_EXERCISE GOAL:_ Could you write out all of the data again, word for word?

[Saved data entries]
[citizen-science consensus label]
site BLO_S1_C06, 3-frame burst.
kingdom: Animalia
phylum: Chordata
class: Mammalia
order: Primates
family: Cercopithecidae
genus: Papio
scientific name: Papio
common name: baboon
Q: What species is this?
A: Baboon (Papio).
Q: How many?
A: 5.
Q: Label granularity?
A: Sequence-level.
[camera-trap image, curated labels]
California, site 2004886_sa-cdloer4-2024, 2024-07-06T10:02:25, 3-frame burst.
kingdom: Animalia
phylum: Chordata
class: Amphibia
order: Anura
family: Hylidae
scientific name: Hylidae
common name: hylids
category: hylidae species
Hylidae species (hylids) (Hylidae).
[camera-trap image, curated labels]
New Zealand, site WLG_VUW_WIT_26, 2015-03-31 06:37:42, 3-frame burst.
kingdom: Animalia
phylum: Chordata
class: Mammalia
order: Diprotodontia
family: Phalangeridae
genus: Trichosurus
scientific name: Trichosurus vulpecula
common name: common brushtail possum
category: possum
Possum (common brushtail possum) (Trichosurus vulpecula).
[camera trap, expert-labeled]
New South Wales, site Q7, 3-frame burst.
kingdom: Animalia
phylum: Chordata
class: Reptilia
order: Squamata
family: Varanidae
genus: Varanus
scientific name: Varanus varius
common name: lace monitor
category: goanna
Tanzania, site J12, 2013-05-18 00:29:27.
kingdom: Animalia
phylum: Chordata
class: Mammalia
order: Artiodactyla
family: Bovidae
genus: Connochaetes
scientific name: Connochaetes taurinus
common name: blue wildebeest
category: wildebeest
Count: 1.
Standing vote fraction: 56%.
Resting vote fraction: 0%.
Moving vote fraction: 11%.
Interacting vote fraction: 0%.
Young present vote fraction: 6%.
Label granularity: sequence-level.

_EXERCISE ANSWER:_
[citizen-science consensus label]
site BLO_S1_C06, 3-frame burst.
kingdom: Animalia
phylum: Chordata
class: Mammalia
order: Primates
family: Cercopithecidae
genus: Papio
scientific name: Papio
common name: baboon
Q: What species is this?
A: Baboon (Papio).
Q: How many?
A: 5.
Q: Label granularity?
A: Sequence-level.
[camera-trap image, curated labels]
California, site 2004886_sa-cdloer4-2024, 2024-07-06T10:02:25, 3-frame burst.
kingdom: Animalia
phylum: Chordata
class: Amphibia
order: Anura
family: Hylidae
scientific name: Hylidae
common name: hylids
category: hylidae species
Hylidae species (hylids) (Hylidae).
[camera-trap image, curated labels]
New Zealand, site WLG_VUW_WIT_26, 2015-03-31 06:37:42, 3-frame burst.
kingdom: Animalia
phylum: Chordata
class: Mammalia
order: Diprotodontia
family: Phalangeridae
genus: Trichosurus
scientific name: Trichosurus vulpecula
common name: common brushtail possum
category: possum
Possum (common brushtail possum) (Trichosurus vulpecula).
[camera trap, expert-labeled]
New South Wales, site Q7, 3-frame burst.
kingdom: Animalia
phylum: Chordata
class: Reptilia
order: Squamata
family: Varanidae
genus: Varanus
scientific name: Varanus varius
common name: lace monitor
category: goanna
Tanzania, site J12, 2013-05-18 00:29:27.
kingdom: Animalia
phylum: Chordata
class: Mammalia
order: Artiodactyla
family: Bovidae
genus: Connochaetes
scientific name: Connochaetes taurinus
common name: blue wildebeest
category: wildebeest
Count: 1.
Standing vote fraction: 56%.
Resting vote fraction: 0%.
Moving vote fraction: 11%.
Interacting vote fraction: 0%.
Young present vote fraction: 6%.
Label granularity: sequence-level.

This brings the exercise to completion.